APPARATUS FOR DETECTING A FAILURE OF A GLADHAND COUPLER

Abstract

An apparatus for detecting a failure of a gladhand coupler connecting a towing component and a trailer component of a commercial or railroad vehicle. The towing component is configured with a triggerable mechanism adapted to change, through the gladhand coupler, a pressure for braking the trailer component. The apparatus includes a triggering module, configured to trigger the mechanism, and a detection module, configured to detect a reaction of the commercial or railroad vehicle after the triggering module has triggered the mechanism, to attribute the reaction to a failure of the gladhand coupler, and to issue a warning signal about the failure of the gladhand coupler.

Claims

1-9. (canceled)

10. An apparatus for detecting a failure of a gladhand coupler, which connects a towing component and a trailer component of a commercial or railroad vehicle, comprising: a triggering module to trigger a triggerable mechanism, wherein the towing component is configured with the triggerable mechanism adapted to change, through the gladhand coupler, a pressure for braking the trailer component; and a detection module to detect a reaction of the commercial or railroad vehicle after the triggering module has triggered the mechanism, to attribute a reaction to a failure of the gladhand coupler, and to issue a warning signal about the failure of the gladhand coupler.

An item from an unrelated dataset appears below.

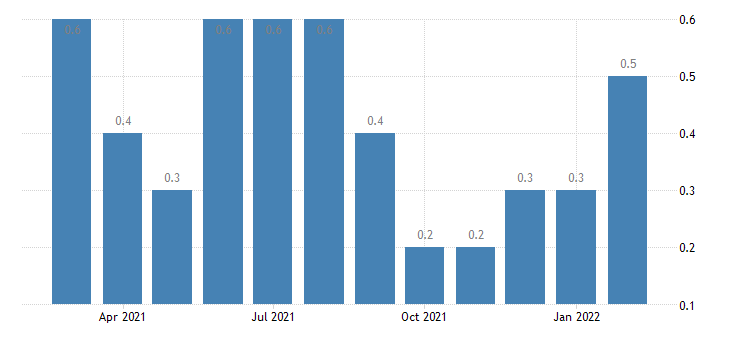 united states layoffs and discharges finance and insurance rate m nsa fed data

11. The apparatus of claim 10, wherein the towing component is configured to generate an information about a driving status of the commercial or railroad vehicle, and wherein the triggering module is configured to receive the information about the driving status, and to trigger the mechanism based on the information about the driving status.

12. The apparatus of claim 10, wherein the triggering module is configured to trigger the mechanism based on at least one of the following: an engine start, a driveaway, a trailer component connection and/or disconnection, a brake application or braking process initialization, an acceleration, a force acting on the towing component in the direction or in the opposite direction of the trailer component, a slope of a road, an information received via a power line carrier, and/or an information received via a controller area network.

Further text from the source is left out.